Rusya Devlet Başkanı Putin’in, komşu Gürcistan’ın lideri Saakaşvili’yi, "Sizi Abhazya meselesiyle Kıbrıs’a çeviririm" diye tehdit ettiği ortaya çıktı.
Gürcistan’ın muhalefet gösterileriyle çalkalandığı ortamda TV’ye çıkıp konuşan Saakaşvili, Putin’in bir zirve sırasında savurduğu tehdidi dünyaya açıkladı ve “Ayrılıkçı Abhazya’daki son gelişmeler, Rusya’nın bu planı hayata geçirdiğinin kanıtıdır” dedi.
Geçen hafta şiddetli muhalefet gösterilerine sahne olan Gürcistan’da sıkıyönetim anlamına gelen olağanüstü hal uygulaması başlatan Devlet Başkanı Mihail Saakaşvili, bir numaralı düşman gösterdiği Rusya’yı “Bizi Kıbrıs’a benzetmek, ülkemizi bölmek istiyorlar” diye suçladı.

Resimlere bağlı uzamsal sorular
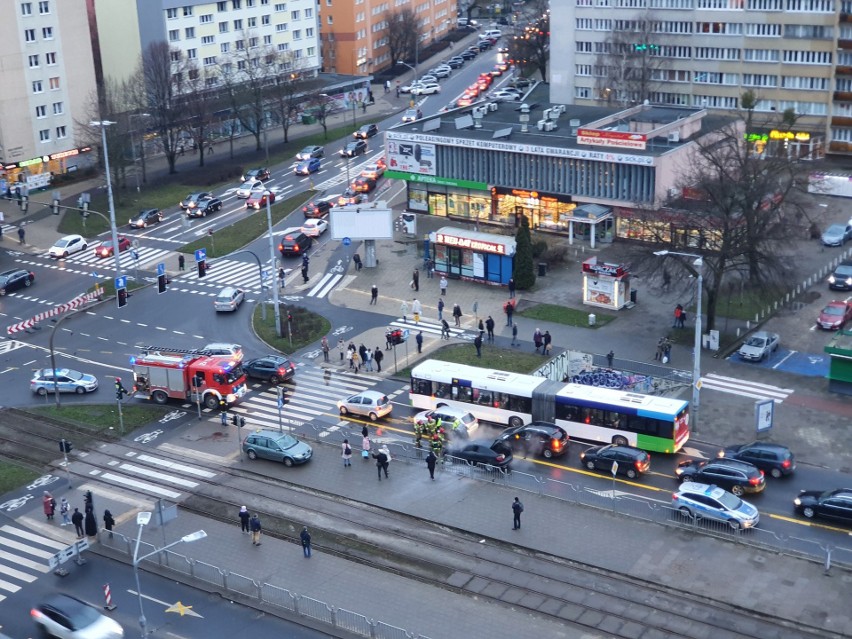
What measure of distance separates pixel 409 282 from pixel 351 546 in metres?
32.5

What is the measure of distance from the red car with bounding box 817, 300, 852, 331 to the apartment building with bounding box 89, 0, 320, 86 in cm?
7085

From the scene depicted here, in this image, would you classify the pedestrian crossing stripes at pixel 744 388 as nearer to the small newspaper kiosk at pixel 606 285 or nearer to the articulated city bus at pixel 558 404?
the articulated city bus at pixel 558 404

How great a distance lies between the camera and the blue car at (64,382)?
60406mm

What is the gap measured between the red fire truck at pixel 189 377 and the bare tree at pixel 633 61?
59029 millimetres

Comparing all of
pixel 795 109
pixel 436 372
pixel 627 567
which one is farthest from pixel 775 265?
pixel 795 109

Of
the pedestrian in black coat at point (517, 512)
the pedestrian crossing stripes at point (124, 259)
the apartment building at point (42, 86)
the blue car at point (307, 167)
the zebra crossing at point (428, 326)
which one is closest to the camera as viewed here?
the pedestrian in black coat at point (517, 512)

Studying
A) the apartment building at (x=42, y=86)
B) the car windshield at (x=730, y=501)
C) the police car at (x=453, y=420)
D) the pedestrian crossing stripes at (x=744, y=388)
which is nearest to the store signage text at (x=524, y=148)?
the pedestrian crossing stripes at (x=744, y=388)

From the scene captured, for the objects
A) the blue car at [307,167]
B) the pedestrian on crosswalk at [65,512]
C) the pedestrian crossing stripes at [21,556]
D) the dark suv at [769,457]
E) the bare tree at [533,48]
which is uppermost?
the bare tree at [533,48]

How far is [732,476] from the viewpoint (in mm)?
45906

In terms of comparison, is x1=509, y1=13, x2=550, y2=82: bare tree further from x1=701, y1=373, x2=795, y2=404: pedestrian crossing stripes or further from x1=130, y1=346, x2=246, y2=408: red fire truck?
x1=130, y1=346, x2=246, y2=408: red fire truck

**Amaç 1:** Kayıtların başından "59029 millimetres" ifadesinin geçtiği satıra kadar, o satır da dahil, satırları aynen yazın; resimleri yanıta almayın.
**Amaç 2:** Putin'in Saakaşvili'yi Abhazya üzerinden tehdit ettiğini anlatan haberi kaldığı yerden sürdürün.
Metin ile kayıtların birbiriyle bir ilgisi yoktur.

**Görev yanıtı 1:**
What measure of distance separates pixel 409 282 from pixel 351 546 in metres?
32.5

What is the measure of distance from the red car with bounding box 817, 300, 852, 331 to the apartment building with bounding box 89, 0, 320, 86 in cm?
7085

From the scene depicted here, in this image, would you classify the pedestrian crossing stripes at pixel 744 388 as nearer to the small newspaper kiosk at pixel 606 285 or nearer to the articulated city bus at pixel 558 404?
the articulated city bus at pixel 558 404

How great a distance lies between the camera and the blue car at (64,382)?
60406mm

What is the gap measured between the red fire truck at pixel 189 377 and the bare tree at pixel 633 61?
59029 millimetres

**Görev yanıtı 2:**
Uygulanan olağanüstü hal çerçevesinde sadece devlet kontrolündeki yayın organlarının çalıştığı Gürcistan’da televizyon aracılığıyla halka seslenen Saakaşvili şöyle konuştu:
“Size şimdiyle kadar gizli tuttuğum çok önemli bir konuyu açacağım. Geçen yılki Minsk BDT (Bağımsız Devletler Topluluğu) zirvesinde Vladimir Putin bana net bir şekilde ‘sizi Abhazya meselesiyle Kıbrıs’a çeviririz’ tehdidinde bulundu. Abhazya ile Tiflis’teki son gelişmeler Rusya’nın bu planı hayata geçirdiğinin kanıtıdır” iddiasında bulundu.
Kıbrıs’ta Barış Harekatı’na yol açan olayları, kendi ülkesinin şimdiki durumuna benzeten Saakaşvili, Kıbrıs’ın 1974 yılında iki bölgeye ayrılmasıyla sonuçlanan olayları o dönemdeki Kıbrıs yönetiminin yeteneksizliğine bağladı ve şöyle konuştu: “Gürcistan yönetimi Rusya’nın düşündüğü kadar zayıf değil. Abhazya kozuyla bizi Kıbrıs’a çeviremediniz ve çeviremeyeceksiniz. Elde ettiğiniz tek sonuç Gürcistan imajını dünyada karalamak oldu”.
Gürcistan’daki muhalefetin çıkışlarını Rusya destekli darbe girişimi olarak niteleyen Saakaşvili, önümüzdeki ay erken devlet başkanlığı seçimleri yapılmasını da kararlaştırmıştı. Gürcistan’a Kıbrıs benzetmesiyle ilk seçim propagandası da böylece başlamış oldu.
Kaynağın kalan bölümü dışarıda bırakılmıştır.